__Yang Diminta__:
Salin seluruh teks ucapan maaf Idul Fitri dari Pandit Football Indonesia tanpa mengubah satu kata pun.

__Kutipan Dokumen__:
____________

Entah sudah berapa kali kami melakukan kekeliruan dan kesalahan dalam praktik penulisan. Pasti tak terhitung. Di hari yang baik ini, pada Idul Fitri 1436 H, sudilah teman-teman dan khalayak pembaca memaafkannya.
Sejak pertama kali nama Pandit Football Indonesia muncul, tepatnya di kanal Piala Eropa 2012 di laman detiksport, pada Juni 2012, berarti sudah tiga tahun kami menawarkan teks-teks sepakbola untuk para pembaca sepakbola Indonesia. Semakin intens setelah rilisnya sub-kanal About the Game di detiksport, dan kian intensif lagi setelah kami mengembangangkan situs tersendiri, www.panditfootball.com, terhitung mulai awal 2014.

____________

__Data Tersedia__:

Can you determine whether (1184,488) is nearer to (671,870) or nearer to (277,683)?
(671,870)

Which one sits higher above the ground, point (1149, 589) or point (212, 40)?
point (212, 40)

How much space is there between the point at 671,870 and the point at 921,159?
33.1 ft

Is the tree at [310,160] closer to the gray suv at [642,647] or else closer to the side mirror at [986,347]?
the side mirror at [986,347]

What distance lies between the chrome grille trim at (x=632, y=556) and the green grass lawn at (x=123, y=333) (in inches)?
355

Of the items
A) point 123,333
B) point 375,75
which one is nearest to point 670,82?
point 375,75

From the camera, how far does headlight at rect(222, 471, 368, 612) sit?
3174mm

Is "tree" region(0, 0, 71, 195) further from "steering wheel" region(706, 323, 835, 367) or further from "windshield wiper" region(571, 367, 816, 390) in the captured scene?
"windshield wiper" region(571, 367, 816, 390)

____________

__Hasil Akhir__:
Entah sudah berapa kali kami melakukan kekeliruan dan kesalahan dalam praktik penulisan. Pasti tak terhitung. Di hari yang baik ini, pada Idul Fitri 1436 H, sudilah teman-teman dan khalayak pembaca memaafkannya.
Sejak pertama kali nama Pandit Football Indonesia muncul, tepatnya di kanal Piala Eropa 2012 di laman detiksport, pada Juni 2012, berarti sudah tiga tahun kami menawarkan teks-teks sepakbola untuk para pembaca sepakbola Indonesia. Semakin intens setelah rilisnya sub-kanal About the Game di detiksport, dan kian intensif lagi setelah kami mengembangangkan situs tersendiri, www.panditfootball.com, terhitung mulai awal 2014.